How I'm Using AI Day to Day (2026)

Jan 4, 2026  – 

Over the last week, I’ve used AI to, among other things:

  • Write ~70kLOCs of integration and E2E tests for a codebase with hundreds of kLOCs and zero code coverage
  • Have my PRs reviewed.
  • Have AI address AI-generated PR comments.
  • Debug product issues, GitHub Actions issues, and improve our observability.
  • Research technologies and product categories to inform engineering decisions.
  • Generate Anki cards for topics I’m studying using my Anki style guide.
  • Create memorable D&D NPCs, create unique images for them, then turn them into 3D models for 3d printing.
  • Learn Blender well enough to sculpt and slice those models.
  • Build a Claude Code-like agent aware of my Obsidian vault to edit D&D synopses.
  • Get coaching feedback on my communication style.
  • Get useful comments on an important self-help topic involving spirituality, psychology, and engineering. I don’t know anyone I could currently talk about this topic.

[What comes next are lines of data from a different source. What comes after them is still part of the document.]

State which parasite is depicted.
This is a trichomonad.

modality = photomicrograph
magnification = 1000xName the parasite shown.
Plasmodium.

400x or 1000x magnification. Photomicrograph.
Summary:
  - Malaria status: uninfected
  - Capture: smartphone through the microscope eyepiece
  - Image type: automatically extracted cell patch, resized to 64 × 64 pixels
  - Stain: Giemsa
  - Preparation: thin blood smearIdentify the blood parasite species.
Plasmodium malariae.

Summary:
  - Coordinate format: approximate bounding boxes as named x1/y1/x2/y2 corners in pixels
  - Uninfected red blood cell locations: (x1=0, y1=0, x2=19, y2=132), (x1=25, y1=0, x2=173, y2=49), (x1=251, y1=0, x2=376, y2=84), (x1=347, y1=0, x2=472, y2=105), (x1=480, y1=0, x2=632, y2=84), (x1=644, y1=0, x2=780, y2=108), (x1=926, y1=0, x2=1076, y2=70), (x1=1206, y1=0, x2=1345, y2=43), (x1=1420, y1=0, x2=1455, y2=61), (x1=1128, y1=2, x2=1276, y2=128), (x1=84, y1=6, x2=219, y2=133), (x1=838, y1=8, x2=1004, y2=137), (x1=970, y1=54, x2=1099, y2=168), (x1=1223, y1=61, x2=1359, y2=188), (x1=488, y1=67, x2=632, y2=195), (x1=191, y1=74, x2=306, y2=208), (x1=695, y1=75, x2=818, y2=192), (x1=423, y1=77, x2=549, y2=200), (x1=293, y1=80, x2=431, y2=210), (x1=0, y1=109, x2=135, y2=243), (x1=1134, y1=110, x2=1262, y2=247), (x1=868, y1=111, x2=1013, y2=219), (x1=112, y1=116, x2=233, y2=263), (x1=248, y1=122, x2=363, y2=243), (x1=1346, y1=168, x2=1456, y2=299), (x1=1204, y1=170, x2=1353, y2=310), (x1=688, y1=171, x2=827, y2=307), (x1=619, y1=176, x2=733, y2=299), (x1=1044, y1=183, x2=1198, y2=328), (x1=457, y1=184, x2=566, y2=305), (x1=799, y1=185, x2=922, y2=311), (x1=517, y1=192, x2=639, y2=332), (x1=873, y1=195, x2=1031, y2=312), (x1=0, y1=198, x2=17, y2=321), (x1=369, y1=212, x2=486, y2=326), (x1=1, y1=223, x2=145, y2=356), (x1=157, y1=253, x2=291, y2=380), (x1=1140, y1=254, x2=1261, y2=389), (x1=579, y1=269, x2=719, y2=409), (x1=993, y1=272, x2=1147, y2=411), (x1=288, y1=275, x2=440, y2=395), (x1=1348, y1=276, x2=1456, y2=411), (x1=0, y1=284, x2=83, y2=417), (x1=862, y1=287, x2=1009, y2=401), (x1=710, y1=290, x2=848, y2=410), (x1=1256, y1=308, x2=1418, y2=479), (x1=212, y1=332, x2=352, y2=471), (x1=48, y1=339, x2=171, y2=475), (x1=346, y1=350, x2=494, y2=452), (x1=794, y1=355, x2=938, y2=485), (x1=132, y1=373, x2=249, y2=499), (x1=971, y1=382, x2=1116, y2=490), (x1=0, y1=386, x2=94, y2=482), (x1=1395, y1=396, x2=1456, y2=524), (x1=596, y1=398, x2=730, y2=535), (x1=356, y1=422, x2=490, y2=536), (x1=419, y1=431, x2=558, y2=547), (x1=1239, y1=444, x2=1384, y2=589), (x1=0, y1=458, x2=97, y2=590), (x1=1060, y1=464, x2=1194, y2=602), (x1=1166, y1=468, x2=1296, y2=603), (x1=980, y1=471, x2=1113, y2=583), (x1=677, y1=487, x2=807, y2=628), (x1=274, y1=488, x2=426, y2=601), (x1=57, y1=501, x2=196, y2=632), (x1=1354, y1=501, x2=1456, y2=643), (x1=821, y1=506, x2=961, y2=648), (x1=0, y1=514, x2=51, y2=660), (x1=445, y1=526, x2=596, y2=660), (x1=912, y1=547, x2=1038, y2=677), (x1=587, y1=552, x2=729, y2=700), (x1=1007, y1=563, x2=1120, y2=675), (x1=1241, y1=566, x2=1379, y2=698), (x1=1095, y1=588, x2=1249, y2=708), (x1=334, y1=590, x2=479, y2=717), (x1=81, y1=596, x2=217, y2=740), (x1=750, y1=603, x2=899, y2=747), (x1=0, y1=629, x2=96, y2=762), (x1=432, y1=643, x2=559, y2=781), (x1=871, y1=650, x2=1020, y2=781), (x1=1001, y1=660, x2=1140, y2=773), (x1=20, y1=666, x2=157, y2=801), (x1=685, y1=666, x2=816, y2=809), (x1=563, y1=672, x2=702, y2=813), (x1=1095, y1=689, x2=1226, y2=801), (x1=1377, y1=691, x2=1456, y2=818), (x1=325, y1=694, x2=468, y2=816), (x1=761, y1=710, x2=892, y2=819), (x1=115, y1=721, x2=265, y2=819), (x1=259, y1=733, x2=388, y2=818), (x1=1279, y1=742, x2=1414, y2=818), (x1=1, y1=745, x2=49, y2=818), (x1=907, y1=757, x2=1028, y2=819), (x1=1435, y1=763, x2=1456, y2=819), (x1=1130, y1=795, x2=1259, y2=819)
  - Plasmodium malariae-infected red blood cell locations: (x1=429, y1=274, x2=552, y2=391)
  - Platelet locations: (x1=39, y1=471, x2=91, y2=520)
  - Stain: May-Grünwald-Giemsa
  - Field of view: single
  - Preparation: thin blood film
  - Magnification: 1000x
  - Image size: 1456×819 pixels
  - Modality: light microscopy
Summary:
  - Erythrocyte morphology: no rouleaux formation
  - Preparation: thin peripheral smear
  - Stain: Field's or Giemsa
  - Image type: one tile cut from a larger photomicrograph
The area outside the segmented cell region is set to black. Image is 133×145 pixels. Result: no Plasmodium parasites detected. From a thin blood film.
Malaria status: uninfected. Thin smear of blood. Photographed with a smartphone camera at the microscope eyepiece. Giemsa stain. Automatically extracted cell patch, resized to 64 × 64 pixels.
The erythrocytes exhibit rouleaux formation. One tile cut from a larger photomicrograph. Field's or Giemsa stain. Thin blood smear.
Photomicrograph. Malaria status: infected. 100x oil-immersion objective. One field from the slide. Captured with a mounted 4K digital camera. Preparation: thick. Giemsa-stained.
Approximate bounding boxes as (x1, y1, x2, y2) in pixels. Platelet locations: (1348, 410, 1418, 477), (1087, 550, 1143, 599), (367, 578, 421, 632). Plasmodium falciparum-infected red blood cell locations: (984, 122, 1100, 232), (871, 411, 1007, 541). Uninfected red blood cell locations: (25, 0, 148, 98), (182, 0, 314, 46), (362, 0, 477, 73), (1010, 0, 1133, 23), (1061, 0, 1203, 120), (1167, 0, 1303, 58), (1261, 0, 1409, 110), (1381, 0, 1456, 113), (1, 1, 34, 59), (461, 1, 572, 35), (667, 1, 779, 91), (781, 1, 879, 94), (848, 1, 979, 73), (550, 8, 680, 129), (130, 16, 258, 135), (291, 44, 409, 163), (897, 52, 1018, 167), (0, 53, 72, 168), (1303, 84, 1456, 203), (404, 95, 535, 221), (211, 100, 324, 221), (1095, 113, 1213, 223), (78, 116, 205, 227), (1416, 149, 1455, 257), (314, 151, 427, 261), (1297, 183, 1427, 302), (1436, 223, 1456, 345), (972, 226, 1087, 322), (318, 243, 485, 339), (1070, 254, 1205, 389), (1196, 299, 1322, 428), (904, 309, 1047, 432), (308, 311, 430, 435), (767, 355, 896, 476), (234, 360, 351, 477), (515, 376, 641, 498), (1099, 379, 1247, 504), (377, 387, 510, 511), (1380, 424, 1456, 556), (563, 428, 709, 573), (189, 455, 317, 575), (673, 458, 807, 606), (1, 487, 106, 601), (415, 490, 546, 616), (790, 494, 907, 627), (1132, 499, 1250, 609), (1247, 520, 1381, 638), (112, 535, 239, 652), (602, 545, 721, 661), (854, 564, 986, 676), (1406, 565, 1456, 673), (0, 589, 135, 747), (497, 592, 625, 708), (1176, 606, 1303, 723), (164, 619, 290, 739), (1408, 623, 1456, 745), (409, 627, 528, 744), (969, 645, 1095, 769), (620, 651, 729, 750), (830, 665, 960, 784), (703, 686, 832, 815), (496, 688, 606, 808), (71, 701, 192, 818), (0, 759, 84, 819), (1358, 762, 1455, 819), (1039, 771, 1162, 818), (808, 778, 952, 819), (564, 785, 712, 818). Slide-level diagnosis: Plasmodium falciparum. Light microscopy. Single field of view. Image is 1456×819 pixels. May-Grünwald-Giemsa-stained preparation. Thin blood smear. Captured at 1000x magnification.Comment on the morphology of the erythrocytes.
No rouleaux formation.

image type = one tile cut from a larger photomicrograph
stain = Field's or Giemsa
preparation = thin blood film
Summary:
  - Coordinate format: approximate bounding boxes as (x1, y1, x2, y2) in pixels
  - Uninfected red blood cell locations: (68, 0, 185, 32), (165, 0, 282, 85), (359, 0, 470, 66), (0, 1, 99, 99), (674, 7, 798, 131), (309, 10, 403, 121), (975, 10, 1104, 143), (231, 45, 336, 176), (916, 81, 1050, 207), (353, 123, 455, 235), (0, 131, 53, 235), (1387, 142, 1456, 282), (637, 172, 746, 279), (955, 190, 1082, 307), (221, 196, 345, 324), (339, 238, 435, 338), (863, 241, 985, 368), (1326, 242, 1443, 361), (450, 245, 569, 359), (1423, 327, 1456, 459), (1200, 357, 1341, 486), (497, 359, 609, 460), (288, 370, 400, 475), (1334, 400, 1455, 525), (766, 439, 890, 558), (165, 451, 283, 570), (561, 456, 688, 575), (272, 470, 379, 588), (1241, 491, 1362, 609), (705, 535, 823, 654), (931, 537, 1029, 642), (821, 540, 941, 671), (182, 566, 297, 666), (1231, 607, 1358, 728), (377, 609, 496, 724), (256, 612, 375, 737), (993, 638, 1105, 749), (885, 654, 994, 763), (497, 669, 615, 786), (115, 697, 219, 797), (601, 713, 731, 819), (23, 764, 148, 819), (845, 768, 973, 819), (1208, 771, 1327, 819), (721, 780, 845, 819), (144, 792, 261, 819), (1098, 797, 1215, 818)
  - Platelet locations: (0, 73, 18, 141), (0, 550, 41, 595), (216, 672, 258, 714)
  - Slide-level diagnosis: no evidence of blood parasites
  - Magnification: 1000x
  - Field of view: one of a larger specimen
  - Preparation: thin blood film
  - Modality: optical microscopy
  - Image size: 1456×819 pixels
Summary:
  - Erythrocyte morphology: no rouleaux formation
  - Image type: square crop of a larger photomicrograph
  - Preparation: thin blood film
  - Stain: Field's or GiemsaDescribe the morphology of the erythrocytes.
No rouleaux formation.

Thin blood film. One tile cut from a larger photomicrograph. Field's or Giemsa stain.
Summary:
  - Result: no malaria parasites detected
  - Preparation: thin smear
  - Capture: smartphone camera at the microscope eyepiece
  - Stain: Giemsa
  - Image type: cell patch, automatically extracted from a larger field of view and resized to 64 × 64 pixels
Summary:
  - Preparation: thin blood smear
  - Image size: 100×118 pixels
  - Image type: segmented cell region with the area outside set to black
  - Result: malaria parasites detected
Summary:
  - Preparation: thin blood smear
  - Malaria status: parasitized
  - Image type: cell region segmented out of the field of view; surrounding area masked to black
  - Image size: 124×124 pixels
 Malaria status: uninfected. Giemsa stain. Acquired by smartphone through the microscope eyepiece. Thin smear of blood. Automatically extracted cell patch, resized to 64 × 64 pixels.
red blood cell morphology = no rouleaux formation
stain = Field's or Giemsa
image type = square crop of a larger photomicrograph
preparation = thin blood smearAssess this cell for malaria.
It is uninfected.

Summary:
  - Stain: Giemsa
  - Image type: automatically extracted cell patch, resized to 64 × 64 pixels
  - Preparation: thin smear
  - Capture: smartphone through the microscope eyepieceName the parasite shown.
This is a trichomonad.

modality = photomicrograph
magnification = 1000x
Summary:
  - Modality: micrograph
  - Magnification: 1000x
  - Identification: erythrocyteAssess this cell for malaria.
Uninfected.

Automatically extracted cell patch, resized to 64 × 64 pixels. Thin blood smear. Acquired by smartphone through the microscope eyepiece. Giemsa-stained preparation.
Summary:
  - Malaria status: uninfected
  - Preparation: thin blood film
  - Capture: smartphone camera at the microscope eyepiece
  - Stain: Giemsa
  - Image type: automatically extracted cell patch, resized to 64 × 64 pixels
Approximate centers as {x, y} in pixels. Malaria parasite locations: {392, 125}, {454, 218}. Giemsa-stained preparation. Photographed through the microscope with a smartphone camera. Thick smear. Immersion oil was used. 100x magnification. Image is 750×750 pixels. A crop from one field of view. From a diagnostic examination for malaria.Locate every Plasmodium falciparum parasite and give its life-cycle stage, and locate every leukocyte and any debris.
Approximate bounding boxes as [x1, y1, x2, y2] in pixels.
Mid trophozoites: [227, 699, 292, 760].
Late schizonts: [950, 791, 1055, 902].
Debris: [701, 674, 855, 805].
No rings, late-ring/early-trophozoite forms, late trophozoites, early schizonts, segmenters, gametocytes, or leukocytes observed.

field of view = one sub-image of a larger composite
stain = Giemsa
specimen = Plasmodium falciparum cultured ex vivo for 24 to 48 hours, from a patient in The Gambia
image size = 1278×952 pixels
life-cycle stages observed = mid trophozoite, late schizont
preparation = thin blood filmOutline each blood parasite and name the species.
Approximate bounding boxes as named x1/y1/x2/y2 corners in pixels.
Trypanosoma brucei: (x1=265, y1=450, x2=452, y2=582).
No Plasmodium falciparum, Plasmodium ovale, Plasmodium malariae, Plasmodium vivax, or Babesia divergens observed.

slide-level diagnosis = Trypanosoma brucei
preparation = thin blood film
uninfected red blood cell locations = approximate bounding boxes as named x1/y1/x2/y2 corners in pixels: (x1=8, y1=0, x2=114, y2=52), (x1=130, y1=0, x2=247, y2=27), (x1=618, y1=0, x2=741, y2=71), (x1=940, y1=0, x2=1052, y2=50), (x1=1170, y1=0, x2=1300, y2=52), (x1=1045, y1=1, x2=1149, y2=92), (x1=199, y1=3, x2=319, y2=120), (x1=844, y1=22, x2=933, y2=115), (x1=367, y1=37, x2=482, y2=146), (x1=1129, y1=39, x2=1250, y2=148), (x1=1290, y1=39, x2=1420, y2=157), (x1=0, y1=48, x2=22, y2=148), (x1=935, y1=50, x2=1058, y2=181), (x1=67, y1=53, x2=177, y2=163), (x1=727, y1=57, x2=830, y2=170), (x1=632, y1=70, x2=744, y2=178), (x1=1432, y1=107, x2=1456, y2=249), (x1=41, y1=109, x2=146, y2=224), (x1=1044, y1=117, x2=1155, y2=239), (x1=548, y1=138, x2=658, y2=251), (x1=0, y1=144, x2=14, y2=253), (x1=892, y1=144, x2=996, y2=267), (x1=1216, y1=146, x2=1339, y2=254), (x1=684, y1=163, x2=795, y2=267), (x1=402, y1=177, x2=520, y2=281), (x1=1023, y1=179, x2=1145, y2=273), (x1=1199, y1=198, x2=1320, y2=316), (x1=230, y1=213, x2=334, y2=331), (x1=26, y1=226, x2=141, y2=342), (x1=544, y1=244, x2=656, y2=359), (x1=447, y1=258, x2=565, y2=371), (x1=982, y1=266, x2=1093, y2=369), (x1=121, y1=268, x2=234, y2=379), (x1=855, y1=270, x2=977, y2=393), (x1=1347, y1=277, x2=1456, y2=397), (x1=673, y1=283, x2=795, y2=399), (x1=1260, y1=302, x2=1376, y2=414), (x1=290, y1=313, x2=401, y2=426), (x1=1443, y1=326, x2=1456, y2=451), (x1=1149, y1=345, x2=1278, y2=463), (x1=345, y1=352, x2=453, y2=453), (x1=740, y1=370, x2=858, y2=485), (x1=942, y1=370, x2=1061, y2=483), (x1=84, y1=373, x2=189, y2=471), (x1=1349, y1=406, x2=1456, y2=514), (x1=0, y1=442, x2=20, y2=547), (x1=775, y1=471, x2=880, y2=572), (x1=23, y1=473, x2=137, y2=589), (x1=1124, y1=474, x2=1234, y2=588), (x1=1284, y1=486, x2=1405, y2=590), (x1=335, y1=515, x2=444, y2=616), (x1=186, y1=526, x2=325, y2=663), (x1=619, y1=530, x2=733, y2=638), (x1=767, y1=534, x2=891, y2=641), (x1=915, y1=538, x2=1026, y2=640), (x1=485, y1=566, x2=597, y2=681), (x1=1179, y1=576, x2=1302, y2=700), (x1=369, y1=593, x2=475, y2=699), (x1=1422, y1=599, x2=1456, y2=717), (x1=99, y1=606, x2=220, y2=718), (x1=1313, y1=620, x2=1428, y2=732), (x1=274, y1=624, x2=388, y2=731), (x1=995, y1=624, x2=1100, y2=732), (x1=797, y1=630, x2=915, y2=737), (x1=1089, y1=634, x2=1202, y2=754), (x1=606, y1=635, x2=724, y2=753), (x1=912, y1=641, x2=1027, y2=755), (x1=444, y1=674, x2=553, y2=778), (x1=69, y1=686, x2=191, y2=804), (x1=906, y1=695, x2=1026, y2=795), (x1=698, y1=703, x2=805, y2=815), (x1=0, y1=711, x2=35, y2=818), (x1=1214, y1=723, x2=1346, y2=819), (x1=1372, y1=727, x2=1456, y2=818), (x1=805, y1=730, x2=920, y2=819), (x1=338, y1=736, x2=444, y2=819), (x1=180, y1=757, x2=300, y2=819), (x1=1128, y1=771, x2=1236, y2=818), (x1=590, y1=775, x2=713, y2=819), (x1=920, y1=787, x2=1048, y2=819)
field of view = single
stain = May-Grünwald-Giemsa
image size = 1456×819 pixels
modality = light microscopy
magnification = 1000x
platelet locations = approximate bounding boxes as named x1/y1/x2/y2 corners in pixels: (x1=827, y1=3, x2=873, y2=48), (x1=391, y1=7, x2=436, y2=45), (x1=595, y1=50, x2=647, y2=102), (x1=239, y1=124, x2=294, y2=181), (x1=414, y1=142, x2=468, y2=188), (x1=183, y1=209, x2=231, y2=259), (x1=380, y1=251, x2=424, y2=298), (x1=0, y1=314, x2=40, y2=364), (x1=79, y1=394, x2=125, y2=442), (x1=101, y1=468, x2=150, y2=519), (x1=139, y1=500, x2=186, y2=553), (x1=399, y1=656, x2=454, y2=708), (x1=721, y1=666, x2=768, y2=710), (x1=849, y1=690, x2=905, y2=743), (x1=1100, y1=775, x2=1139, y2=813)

As many have noted, even if AI progress stalled for 5+ years, it will take us a long time to max out the capabilities of what we already have.

I have no idea where are we going to end up. Last year I was using AI coding assistants as fancy autocomplete. Now I regularly manage 3-9 Claude Code agents that are independently solving as many problems as I can coordinate, not just bug fixing but also production issues, observability, CI, data analysis, documentation, everything. They even respond to my jokes on GitHub comments. I’m getting better at specifying problems, making them more and more autonomous, and coordinating them. And the models are becoming smarter. I only have to check Twitter to see the next steps ahead: I’m regularly seeing people building autonomous ai agents that are monitoring kubernetes clusters, production systems, monitoring Github issues and taking on them.

I loved doing many of the above tasks all by myself, but change and evolution are intrinsic forces of nature that we can’t escape and there is also beauty in being able to do higher level moves like unlocking a team’s velocity by going from 0 to nearly complee code coverage on a mature service, or creating tactile, 3d representations of imaginary characters that my friends and I love playing with.

Main risks I see:

  • Growing dependence on fewer single points of failure for SOTA intelligence, at least until Opus-4.5-level models are realistically self-hostable.
  • The digital divide.
  • Monkeys with digital equivalent of nuclear warheads.
  • Abuse: trust & safety, black hat hacking, scams.
  • Add robotics, and a few more generations of 3d printers to the mix, then look 3-4 years out. What will life be like?